UPDATE (2020): Google has blocked text-to-speech autoplay, thereby rendering this NPM module only useful for Firefox users under most circumstances. Sorry.

I published a new NPM module to simplify access to the HTML5 Text To Speech API.

If you are inpatient and just want to see what it does, you can take a look at the live demo page.

The download page for the NPM package is here

What Is It?

The HTML5 Text To Speech API is a powerful tool for making web pages that talk.

The API comes with a large number of configuration options and callbacks. Such settings are necessary for special use cases. For most of my TTS use cases, I’ve found I really only need a few things:

  • An input string
  • A language code (Eg: en, es, ko, etc..)
  • A callback that fires on start
  • An error callback

browser-speech is born from these needs. The library is 0 config by design and only does one thing: talk.

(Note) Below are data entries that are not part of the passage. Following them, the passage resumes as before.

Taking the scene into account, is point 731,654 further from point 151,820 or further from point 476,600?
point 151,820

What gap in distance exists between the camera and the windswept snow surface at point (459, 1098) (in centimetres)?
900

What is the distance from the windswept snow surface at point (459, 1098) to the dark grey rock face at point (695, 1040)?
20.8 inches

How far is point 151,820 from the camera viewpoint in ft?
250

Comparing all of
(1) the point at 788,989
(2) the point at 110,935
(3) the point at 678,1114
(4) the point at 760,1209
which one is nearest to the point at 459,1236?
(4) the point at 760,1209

If you don’t need a bunch of knobs and special customization for your speech use cases, this library may be a good fit.

If you do require special settings (such as speech rate adjustment, pauses, etc…) using the HTML5 Speech API directly may be a better choice.

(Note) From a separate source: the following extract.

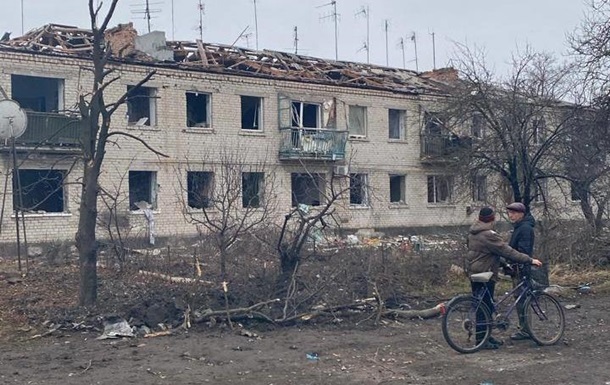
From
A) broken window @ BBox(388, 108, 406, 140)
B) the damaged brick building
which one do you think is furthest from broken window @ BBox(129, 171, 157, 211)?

browser-speech is written in Typescript and targets all modern browsers.

Is it any good?

Yes. It is used in real world applications, such as the control software for FarmBot. If you would like your application added to a list of real-world use cases, please submit a PR.

Installation

npm install browser-speech

Usage

The library exports a talk(text: string, language: string) function. The function is promise based and works well with the await keyword.

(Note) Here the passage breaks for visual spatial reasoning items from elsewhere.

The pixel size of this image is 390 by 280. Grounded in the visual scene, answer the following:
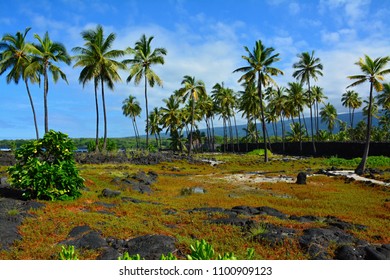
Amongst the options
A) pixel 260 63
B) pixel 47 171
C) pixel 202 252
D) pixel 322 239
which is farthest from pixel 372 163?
pixel 202 252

import { talk } from "browser-speech";

// FIRST PARAMETER:  Text you wish to speak
// SECOND PARAMETER: Language code. Default is "en" (English). Throws exception
                     when an unsupported code is entered.
talk("Hello, world!", "en")
  .then((event) => console.log("Text to speech is nice");)
  .catch((event) => console.error("Failed. :("););

Running Live Demo

Load integration_test.html in your browser via parcel.

npm install -g parcel-bundler
parcel live_demo.html
# You can now test the operability of the `talk()` function by opening
# http://localhost:1234 - You should hear speech.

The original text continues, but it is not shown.